(Source records)
——————————
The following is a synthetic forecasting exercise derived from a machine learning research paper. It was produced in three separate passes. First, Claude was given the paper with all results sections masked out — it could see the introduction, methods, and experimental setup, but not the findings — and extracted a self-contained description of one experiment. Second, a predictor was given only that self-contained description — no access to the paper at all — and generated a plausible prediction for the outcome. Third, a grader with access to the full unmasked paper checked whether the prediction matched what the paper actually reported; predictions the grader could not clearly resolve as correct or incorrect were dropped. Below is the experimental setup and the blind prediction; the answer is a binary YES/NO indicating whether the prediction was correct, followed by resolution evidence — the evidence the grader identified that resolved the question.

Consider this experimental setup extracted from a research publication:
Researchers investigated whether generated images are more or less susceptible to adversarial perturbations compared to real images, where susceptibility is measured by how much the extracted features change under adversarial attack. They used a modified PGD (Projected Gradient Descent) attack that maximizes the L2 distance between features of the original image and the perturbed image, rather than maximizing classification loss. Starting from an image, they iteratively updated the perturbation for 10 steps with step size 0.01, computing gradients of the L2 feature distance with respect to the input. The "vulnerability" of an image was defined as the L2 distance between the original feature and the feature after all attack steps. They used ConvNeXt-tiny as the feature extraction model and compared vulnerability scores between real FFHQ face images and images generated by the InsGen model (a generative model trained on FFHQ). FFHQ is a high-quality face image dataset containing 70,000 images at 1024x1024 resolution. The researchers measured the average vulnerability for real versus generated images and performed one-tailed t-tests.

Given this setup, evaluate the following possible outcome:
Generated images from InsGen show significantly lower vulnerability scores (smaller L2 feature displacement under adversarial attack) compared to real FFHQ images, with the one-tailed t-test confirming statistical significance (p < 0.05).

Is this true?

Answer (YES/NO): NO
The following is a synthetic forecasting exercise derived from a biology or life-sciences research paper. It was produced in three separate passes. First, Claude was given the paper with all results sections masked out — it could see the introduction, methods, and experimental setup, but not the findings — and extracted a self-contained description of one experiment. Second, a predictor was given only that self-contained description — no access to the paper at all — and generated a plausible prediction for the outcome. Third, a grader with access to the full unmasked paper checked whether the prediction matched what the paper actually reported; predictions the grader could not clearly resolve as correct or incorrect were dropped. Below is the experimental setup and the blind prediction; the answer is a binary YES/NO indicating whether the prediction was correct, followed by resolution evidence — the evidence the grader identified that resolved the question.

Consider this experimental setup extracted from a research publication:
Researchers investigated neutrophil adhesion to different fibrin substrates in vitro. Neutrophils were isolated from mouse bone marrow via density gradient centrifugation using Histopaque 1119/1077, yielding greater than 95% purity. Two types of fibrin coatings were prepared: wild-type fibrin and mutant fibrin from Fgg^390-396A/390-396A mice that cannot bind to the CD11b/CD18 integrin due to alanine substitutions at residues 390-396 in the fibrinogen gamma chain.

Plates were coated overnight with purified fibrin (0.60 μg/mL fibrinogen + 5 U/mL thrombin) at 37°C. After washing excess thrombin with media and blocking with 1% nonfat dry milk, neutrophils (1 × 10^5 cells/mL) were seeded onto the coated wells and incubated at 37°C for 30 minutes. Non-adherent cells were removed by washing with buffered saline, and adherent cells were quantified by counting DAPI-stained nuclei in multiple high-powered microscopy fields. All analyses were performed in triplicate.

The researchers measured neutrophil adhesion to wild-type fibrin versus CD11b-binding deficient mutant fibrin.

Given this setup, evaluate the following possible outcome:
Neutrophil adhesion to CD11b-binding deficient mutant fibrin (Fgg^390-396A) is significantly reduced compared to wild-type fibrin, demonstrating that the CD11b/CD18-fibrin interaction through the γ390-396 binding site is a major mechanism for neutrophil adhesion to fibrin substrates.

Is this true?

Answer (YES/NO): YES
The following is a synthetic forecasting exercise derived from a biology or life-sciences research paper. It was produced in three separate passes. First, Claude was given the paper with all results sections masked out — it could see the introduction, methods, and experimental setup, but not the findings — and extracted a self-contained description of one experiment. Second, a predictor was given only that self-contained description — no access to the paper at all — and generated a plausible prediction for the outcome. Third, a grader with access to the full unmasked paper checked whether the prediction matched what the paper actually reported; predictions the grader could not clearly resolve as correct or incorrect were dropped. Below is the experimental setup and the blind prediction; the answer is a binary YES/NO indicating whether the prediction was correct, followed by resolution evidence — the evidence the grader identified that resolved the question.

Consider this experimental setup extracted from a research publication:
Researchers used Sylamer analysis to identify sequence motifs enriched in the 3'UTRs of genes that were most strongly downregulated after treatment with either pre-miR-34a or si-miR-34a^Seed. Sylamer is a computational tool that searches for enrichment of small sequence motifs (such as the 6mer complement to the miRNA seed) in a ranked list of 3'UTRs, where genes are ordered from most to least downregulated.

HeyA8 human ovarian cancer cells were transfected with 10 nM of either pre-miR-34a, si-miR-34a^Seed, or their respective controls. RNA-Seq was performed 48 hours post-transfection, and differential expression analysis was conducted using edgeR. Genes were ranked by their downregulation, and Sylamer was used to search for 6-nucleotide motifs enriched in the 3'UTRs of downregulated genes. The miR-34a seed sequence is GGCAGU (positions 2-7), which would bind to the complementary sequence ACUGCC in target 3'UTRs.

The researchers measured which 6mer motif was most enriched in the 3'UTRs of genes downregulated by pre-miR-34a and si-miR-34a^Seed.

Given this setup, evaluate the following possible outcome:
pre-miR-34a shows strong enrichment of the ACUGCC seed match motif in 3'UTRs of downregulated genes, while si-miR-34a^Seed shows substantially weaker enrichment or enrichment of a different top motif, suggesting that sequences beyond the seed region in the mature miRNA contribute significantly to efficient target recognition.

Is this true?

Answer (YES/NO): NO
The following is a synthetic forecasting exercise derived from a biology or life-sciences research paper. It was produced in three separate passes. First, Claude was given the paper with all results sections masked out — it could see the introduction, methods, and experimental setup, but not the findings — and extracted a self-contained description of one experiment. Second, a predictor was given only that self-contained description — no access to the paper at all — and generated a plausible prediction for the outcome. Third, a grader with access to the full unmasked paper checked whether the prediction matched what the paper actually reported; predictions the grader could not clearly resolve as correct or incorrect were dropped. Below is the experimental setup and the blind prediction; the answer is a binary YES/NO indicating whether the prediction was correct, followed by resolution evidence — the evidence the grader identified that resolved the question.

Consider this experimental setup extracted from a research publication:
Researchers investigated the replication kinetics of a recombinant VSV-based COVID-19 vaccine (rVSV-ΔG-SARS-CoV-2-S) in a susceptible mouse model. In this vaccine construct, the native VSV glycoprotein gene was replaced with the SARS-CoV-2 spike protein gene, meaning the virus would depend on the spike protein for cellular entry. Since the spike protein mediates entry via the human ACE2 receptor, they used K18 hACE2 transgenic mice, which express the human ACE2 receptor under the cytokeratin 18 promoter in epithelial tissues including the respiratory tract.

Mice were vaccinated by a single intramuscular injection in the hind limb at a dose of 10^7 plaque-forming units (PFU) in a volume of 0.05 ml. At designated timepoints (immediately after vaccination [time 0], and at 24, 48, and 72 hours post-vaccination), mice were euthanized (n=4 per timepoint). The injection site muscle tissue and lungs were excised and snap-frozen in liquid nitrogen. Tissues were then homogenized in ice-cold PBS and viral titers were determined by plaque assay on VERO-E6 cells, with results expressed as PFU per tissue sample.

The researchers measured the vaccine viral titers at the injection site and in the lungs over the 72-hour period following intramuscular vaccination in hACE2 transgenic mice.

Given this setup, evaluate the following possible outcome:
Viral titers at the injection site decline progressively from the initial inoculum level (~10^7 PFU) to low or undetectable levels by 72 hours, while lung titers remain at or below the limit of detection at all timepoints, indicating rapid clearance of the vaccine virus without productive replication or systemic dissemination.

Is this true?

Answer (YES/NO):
——————————
* [Aim of the task]: Which lines above include "deficient"? Show each of them by copying it.

* [Your response]:
The researchers measured neutrophil adhesion to wild-type fibrin versus CD11b-binding deficient mutant fibrin.
Neutrophil adhesion to CD11b-binding deficient mutant fibrin (Fgg^390-396A) is significantly reduced compared to wild-type fibrin, demonstrating that the CD11b/CD18-fibrin interaction through the γ390-396 binding site is a major mechanism for neutrophil adhesion to fibrin substrates.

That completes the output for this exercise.